■ **Extract**

'''

There's no guarantee that Ba::method() and Da::method() have the same not-tail-called properties. The codegen for this case will still attach notail to the call site even though the dynamic target may not meet that requirement.

tl;dr: I think notail is a property of the call expression and the only way to know that's valid is when you know what's being called, so the current behavior is more user-friendly for avoiding optimization issues. I'd prefer not to relax that unless there was a significantly motivating example beyond what's presented here so far.

clang/include/clang/Basic/AttrDocs.td
4109

saying "this behavior can be consistent with all of these other things people often get confused by" may be justifiable but also seems a bit user-hostile.

I disagree. In areas where (we agree that) users are already a bit confused, I want to treat consistency-of-interface as a virtue. Imagine a student being confused for weeks about the behavior of attributes on virtual methods — "I put [[nodiscard]]/[[noreturn]]/[[deprecated]] on the child method, but the compiler isn't warning me when I call the parent method!" — and then finally someone asks him to repeat it slowly, and the lightbulb goes on: "Oh, right, I'm calling the parent method..." So now he "gets it." Oh, except, the entire mental model breaks down again for the [[not_tail_called]] attribute, because that attribute uses different rules.

Let's just skip that very last step. Let's have all attributes use the same rules, so that the mental model for one carries over to all the others.

Btw, here's all the interesting attributes/properties/bells/whistles I was able to think of: https://godbolt.org/z/3PYe87 (Looks like Clang is more permissive than it should be with covariant return types.) It'd be interesting to see what a linter like PVS-Studio thinks of all these overriders. I hope it would catch m9 and m10 at least.

'''

■ **Problem set**
a - In the code review discussion, what does the codegen attach to the call site even when the dynamic target may not meet the requirement?
b - Edit the part of the code review discussion that opens with the words "tl;dr: I think" and closes with "here so far.", putting "predictable" in place of "user-friendly".
None of the entries are needed.

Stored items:
'''

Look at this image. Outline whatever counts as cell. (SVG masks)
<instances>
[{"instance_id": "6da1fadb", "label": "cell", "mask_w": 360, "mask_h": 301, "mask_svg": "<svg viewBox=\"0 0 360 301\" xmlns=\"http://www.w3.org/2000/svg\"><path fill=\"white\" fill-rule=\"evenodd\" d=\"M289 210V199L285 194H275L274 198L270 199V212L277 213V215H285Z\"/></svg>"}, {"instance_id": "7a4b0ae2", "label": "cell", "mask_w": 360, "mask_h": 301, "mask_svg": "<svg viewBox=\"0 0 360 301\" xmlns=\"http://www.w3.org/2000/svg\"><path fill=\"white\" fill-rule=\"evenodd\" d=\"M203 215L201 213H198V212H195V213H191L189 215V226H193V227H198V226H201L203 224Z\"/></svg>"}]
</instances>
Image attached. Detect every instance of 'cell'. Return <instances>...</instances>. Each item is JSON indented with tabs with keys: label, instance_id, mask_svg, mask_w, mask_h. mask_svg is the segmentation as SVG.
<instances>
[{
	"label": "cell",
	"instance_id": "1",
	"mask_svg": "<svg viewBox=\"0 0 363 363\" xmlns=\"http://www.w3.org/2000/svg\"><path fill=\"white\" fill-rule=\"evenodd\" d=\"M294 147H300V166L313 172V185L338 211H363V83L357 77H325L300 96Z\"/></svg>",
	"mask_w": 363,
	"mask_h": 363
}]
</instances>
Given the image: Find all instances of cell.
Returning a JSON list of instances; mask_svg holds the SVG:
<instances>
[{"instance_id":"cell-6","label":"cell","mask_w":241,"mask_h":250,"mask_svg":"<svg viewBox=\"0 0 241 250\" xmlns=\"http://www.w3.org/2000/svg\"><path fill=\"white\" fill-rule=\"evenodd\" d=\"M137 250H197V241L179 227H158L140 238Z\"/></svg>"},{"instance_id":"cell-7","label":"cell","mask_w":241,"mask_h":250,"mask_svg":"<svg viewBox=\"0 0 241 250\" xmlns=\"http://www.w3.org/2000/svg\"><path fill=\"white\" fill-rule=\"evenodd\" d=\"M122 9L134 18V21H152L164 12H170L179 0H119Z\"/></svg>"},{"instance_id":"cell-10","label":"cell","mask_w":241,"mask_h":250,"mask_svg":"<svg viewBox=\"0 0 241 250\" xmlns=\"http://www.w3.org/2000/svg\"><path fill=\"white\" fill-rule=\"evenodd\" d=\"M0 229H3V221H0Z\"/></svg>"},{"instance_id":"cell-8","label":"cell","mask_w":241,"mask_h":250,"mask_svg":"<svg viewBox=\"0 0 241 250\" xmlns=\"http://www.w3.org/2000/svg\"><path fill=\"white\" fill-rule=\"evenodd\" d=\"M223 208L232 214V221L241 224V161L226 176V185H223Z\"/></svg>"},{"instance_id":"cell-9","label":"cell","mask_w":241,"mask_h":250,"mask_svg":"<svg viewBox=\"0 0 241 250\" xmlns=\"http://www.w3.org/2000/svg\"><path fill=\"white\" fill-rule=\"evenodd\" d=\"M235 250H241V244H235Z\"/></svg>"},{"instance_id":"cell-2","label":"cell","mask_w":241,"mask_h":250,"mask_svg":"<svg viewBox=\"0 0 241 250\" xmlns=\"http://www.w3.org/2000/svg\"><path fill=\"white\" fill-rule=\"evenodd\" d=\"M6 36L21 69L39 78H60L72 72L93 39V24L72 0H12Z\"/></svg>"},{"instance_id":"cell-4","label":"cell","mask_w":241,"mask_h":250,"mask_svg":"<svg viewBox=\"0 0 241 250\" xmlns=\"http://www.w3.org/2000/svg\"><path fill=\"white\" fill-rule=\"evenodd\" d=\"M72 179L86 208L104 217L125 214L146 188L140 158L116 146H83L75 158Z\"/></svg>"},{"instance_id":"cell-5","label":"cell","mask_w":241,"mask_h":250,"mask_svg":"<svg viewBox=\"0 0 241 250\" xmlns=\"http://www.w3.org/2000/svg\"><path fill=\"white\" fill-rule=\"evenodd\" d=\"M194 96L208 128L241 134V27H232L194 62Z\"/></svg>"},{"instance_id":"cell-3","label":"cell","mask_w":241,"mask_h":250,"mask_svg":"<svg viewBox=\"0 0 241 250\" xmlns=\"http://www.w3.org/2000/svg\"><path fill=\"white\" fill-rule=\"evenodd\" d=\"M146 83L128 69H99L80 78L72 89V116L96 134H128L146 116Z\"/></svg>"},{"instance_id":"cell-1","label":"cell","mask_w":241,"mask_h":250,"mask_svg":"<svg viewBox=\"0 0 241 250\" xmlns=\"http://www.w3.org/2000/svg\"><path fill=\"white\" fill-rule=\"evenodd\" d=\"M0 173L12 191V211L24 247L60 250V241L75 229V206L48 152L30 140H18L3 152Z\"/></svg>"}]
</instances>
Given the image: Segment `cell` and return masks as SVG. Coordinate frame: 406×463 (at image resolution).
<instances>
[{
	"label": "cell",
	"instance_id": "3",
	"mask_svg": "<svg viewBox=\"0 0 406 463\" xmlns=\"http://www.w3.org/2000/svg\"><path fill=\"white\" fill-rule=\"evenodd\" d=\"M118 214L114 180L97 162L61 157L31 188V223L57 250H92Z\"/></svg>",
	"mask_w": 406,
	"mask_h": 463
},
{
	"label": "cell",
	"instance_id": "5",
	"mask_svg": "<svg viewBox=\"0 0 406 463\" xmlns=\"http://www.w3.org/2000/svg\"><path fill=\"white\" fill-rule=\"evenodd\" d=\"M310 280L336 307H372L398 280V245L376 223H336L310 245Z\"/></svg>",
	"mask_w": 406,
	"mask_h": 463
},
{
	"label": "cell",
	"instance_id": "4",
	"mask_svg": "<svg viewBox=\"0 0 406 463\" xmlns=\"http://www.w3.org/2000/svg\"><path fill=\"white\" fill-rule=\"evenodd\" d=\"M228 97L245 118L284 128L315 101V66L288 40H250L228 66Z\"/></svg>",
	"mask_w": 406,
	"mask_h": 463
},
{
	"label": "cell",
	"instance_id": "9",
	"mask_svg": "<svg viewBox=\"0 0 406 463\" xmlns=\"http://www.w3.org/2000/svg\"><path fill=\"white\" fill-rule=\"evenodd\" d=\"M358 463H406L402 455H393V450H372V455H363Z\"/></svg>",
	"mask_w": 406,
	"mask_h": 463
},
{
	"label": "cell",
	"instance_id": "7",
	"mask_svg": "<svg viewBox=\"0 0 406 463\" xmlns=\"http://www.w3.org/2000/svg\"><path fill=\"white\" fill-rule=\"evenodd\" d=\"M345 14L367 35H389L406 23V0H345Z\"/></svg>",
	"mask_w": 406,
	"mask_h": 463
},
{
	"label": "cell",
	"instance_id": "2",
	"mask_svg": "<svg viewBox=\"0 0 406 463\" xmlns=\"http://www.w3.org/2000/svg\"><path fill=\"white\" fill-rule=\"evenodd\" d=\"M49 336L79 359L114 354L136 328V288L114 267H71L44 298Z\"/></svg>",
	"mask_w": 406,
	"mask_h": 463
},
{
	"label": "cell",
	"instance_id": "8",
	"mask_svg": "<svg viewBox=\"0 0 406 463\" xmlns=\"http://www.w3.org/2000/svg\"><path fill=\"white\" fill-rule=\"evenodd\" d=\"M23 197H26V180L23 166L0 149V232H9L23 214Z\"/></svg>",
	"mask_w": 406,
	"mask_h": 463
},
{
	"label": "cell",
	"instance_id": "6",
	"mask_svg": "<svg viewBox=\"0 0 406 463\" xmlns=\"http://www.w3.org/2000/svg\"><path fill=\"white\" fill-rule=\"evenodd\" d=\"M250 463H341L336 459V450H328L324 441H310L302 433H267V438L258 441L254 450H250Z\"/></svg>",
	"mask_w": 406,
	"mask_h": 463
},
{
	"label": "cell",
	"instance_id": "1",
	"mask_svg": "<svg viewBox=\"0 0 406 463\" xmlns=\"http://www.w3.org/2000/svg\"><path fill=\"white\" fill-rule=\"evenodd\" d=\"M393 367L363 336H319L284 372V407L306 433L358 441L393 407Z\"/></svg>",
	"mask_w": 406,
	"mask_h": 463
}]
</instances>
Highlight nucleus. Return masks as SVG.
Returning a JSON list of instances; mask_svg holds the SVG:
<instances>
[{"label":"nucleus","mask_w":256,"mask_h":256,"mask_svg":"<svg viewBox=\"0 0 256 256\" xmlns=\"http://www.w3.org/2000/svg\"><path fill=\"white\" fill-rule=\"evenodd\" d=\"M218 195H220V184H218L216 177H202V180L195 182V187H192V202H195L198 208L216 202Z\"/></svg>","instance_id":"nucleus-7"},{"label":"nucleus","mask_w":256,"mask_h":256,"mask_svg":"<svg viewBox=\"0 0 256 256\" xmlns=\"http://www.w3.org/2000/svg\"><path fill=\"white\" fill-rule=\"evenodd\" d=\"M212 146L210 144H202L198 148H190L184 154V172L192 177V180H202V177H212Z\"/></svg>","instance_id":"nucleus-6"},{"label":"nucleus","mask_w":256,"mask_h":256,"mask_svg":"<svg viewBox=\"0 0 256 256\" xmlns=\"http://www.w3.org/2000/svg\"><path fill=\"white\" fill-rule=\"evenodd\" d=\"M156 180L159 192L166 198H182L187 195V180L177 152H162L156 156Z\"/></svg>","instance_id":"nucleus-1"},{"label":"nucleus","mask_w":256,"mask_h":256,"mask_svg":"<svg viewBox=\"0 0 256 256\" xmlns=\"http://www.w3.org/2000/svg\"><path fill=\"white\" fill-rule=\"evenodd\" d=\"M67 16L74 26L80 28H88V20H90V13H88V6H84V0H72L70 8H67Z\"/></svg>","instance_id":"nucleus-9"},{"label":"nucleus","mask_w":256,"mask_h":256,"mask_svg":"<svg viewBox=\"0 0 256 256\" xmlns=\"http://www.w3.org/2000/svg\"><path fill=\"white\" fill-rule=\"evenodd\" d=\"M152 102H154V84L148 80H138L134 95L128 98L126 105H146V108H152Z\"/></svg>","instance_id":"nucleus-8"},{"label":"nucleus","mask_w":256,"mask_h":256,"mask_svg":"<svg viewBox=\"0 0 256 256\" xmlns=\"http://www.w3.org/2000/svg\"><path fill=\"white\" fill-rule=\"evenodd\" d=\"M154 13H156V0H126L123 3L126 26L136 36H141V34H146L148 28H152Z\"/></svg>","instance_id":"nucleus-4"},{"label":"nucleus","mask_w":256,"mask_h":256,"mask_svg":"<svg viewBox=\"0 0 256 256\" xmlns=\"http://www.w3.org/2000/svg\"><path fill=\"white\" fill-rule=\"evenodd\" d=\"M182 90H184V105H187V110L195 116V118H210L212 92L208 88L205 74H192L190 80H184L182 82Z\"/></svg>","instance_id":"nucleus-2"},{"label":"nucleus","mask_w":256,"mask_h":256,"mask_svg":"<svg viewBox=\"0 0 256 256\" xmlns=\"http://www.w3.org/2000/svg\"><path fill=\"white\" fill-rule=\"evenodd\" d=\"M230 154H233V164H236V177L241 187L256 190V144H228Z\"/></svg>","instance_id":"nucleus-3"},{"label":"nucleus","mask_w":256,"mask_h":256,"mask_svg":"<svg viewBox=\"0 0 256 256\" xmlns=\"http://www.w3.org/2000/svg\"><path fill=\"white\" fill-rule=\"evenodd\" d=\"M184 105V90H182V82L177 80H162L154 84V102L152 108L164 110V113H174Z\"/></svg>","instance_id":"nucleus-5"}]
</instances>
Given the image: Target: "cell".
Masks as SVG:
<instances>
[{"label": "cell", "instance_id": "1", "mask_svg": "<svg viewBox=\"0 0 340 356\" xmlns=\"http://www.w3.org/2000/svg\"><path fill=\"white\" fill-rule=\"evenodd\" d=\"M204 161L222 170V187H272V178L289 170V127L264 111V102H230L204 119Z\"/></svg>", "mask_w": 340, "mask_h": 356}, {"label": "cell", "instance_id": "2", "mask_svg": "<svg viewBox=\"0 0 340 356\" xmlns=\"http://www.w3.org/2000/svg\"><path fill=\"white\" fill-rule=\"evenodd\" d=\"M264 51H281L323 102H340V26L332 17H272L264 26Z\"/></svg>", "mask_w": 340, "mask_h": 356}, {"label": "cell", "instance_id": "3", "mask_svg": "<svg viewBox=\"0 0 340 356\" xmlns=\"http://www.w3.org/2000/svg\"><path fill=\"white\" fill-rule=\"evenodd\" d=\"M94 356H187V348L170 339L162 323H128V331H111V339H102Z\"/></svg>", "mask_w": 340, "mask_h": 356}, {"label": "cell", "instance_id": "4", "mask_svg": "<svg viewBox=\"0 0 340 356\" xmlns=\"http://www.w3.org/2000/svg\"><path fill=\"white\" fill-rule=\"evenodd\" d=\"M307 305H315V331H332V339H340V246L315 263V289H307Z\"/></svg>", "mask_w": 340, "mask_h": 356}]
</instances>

'''

■ **Answers given**
a - notail

b -
tl;dr: I think notail is a property of the call expression and the only way to know that's valid is when you know what's being called, so the current behavior is more predictable for avoiding optimization issues. I'd prefer not to relax that unless there was a significantly motivating example beyond what's presented here so far.